WA DOC leadership created the FTO booklets in collaboration with the Restrictive Housing Steering Committee—an internal board made up of representatives from all DOC facilities with RH units, including security and administrative staff, charged with evaluating and transforming the use of restrictive housing within the WA DOC. The FTO booklets align with the department’s strategic goals, including their commitment to reduce their use of restrictive housing and acknowledge the critical role of security, mental health, and administrative staff in achieving and maintaining these reforms. Materials in the booklet help supplement the training new officers receive in the training academy and helps expose both seasoned officers and recruits to the expectations for the use and operation of RH units.
In August 2019, the department began to pilot correctional officer training seminars hosted by a Correctional Program Manager and Captain, using the FTO booklets—starting first at Stafford Creek Correctional Center. The department first prioritized training for correctional staff that work in the facility’s IMUs, with a long-term goal to provide the training to all security staff—to emphasize the idea that conditions in the general prison population often contribute to the conditions in RH units.
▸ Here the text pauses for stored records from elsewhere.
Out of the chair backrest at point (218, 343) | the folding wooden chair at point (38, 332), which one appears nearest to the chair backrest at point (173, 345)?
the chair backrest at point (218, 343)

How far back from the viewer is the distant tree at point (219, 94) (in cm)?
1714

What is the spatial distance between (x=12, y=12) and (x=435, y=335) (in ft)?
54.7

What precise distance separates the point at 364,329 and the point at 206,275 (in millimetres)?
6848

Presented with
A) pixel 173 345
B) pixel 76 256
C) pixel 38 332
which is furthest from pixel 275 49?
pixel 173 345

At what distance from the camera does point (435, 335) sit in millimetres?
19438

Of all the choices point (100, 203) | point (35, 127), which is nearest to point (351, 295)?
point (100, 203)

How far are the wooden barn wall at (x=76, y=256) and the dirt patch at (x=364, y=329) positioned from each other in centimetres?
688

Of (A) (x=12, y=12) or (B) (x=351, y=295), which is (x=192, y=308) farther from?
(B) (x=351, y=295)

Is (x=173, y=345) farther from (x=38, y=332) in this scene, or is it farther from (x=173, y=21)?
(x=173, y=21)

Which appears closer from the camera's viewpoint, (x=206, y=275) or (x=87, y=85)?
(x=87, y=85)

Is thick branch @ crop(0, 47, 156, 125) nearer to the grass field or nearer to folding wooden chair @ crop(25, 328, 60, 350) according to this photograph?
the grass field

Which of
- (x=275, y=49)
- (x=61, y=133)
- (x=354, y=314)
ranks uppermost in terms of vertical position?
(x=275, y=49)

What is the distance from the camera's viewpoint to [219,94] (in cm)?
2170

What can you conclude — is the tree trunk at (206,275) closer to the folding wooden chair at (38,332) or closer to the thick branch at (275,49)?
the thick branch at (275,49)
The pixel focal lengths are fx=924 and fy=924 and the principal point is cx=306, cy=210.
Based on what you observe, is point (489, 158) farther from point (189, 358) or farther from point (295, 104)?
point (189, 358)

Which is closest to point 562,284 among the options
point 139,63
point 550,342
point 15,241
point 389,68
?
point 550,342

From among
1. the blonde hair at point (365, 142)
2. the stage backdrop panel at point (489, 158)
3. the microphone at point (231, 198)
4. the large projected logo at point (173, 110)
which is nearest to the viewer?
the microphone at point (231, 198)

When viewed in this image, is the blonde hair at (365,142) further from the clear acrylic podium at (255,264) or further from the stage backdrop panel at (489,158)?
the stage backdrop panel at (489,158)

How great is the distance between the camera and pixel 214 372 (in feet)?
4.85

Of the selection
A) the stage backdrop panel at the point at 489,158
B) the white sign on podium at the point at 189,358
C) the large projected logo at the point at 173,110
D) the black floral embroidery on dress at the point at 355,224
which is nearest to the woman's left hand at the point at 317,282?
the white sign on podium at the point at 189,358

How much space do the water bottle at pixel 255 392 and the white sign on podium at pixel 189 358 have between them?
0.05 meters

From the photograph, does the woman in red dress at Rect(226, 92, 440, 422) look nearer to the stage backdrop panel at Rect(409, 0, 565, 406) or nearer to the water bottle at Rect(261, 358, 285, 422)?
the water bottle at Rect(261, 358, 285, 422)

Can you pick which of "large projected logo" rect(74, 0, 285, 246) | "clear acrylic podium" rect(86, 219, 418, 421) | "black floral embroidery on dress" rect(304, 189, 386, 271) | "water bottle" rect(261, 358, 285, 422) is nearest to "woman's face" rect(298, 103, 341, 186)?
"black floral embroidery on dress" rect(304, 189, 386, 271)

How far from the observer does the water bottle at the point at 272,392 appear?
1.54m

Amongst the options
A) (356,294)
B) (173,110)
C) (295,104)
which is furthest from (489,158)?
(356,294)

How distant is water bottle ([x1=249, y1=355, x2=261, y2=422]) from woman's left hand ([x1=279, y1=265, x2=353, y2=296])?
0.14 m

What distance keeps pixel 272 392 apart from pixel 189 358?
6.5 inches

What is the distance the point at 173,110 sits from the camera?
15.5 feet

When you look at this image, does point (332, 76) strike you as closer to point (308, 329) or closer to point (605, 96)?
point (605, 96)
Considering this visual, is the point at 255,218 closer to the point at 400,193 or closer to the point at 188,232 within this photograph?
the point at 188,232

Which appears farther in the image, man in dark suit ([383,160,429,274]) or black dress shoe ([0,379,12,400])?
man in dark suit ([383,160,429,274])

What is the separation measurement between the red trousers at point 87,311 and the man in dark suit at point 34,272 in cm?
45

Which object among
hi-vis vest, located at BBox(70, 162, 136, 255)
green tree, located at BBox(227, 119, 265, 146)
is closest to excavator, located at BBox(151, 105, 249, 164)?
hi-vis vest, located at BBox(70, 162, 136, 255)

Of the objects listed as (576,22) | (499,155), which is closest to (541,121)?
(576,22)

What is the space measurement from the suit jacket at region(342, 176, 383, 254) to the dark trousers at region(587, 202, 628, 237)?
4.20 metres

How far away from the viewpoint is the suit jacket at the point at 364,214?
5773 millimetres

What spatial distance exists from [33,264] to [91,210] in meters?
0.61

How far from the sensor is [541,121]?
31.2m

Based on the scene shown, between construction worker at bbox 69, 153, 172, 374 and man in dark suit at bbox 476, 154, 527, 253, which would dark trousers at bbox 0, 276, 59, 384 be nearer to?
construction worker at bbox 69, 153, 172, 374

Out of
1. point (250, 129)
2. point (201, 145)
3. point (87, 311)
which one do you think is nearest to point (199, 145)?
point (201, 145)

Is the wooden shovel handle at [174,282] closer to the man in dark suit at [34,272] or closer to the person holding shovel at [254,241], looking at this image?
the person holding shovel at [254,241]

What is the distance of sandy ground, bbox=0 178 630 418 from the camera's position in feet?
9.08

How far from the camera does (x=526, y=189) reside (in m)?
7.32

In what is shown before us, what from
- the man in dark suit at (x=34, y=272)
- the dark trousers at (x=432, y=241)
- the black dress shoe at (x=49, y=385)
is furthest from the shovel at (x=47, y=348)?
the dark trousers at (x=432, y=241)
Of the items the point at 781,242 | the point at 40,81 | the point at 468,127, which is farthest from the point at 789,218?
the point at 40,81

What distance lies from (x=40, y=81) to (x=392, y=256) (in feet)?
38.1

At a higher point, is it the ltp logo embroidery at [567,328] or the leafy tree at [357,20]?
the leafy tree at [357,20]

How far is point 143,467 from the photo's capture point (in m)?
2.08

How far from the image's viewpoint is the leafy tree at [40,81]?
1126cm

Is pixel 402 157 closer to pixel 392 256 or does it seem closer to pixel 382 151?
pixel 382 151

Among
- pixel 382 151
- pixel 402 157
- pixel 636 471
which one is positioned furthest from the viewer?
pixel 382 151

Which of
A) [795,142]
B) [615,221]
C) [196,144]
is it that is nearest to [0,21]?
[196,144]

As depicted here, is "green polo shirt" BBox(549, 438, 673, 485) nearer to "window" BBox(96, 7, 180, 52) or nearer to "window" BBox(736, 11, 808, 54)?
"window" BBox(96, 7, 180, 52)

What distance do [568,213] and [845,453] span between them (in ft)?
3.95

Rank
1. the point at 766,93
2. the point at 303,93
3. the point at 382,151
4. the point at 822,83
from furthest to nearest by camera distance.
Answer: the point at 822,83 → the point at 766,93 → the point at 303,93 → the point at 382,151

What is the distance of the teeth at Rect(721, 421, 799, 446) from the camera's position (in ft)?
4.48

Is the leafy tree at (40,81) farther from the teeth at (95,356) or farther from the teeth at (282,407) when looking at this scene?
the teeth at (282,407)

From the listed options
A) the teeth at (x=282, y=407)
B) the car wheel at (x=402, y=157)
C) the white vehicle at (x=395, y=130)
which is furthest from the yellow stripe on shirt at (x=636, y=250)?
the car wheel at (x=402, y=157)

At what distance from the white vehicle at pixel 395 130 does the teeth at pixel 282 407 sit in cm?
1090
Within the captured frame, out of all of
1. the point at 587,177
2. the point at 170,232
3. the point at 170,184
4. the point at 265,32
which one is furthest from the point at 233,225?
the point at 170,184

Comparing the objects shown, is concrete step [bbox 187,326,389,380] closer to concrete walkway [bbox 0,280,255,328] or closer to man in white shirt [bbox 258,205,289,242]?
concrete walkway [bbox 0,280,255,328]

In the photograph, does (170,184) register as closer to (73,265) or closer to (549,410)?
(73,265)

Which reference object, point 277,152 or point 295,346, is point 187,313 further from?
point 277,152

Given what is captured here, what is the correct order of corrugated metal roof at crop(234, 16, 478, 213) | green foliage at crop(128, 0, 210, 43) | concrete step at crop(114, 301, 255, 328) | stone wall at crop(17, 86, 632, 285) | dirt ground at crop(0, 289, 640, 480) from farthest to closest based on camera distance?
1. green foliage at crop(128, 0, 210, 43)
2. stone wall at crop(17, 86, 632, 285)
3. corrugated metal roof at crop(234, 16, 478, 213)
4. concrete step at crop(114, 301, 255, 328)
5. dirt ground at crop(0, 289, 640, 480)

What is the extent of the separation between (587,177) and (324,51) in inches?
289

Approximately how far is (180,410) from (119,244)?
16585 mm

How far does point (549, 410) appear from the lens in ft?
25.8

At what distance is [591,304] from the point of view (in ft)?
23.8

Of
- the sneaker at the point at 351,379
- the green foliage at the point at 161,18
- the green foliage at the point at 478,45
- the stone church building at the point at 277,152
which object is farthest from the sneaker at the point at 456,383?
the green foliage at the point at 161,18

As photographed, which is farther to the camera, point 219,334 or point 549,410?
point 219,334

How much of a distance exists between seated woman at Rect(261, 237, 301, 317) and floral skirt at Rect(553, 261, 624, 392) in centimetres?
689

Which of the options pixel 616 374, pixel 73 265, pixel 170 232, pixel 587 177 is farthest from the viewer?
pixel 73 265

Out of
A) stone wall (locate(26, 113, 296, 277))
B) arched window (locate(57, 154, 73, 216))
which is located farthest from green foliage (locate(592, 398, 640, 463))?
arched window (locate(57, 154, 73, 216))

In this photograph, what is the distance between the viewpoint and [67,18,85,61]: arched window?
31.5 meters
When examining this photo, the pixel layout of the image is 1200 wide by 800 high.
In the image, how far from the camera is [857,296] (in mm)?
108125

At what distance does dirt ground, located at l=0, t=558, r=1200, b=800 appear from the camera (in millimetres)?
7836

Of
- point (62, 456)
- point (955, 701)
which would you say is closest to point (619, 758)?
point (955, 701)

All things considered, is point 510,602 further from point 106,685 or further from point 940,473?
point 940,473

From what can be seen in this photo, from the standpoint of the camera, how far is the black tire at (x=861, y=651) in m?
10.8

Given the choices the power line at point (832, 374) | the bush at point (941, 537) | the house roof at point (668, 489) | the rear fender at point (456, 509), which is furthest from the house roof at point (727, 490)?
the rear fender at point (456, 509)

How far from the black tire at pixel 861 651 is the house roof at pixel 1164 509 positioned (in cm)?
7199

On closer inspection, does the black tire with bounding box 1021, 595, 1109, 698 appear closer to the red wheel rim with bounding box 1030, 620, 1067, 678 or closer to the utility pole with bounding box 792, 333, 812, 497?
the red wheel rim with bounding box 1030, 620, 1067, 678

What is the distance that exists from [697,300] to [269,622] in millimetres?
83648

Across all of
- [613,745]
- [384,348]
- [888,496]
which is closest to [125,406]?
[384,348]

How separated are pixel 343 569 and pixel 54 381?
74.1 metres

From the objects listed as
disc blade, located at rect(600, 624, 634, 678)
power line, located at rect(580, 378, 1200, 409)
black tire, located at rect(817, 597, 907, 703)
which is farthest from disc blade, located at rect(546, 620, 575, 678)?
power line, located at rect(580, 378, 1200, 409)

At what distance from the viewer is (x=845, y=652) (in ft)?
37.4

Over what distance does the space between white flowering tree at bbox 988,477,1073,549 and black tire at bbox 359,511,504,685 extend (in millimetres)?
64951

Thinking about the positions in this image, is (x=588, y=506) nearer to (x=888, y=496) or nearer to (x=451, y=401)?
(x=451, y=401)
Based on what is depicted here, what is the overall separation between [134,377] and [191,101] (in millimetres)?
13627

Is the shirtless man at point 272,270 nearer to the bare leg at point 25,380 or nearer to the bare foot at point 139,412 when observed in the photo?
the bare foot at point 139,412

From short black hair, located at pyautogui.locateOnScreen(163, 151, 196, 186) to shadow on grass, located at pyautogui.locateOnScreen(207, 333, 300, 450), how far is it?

Content in the FTO booklet mirrors the phases of in-person officer training. Each phase covers specific topics essential to working in RH. For example, phase one of the training includes the following topics:
- Unit movement, counts, daily reports, and processing incarcerated individuals
- Unit services
- Cuff port safety/awareness, strip searches, and restraints
Other training topics cover programming, individualized plans for incarcerated people, no-contact visitation, managing transgender, intersex, gender-nonconforming people, and emergency response procedures.
Each section includes overview pages on a specific topic with crucial points from department policies and a page for the officer’s notes. Each participant is paired with a mentor and must complete an assessment by demonstrating knowledge of a skill, practice, or policy and receive a signature in the booklet from a supervisory staff member (any Sergeant, Lieutenant, Captain, or Correctional Unit Supervisor) and their direct supervisor.
The booklets also include general resources useful for all correctional officers in the department, such as crisis response, department values, core competencies, and staff wellness and psychological support.
The department has received positive feedback from the RH FTO booklets. As of December 2020, the department has provided RH FTO booklets to all staff in RH in nine of WA DOC’s facilities. Three officers have completed the training to date. Though the program has just begun, the department hopes to have more staff complete their booklets.
Creating a companion booklet for RH training underscores the department’s commitment to RH reform and widespread culture change through the staff and the safety of those who live and work in these units by requiring RH staff to be proficient in the department’s policies and practices. The booklet’s success would not be possible without the contributions from officers themselves who participate in the Restrictive Housing Steering Committee and the support of various facility and department leadership.
Agencies that create RH training booklets should create a sustainable model for updating booklets to align with regular policy updates to ensure that the booklets reflect the most recent department regulations.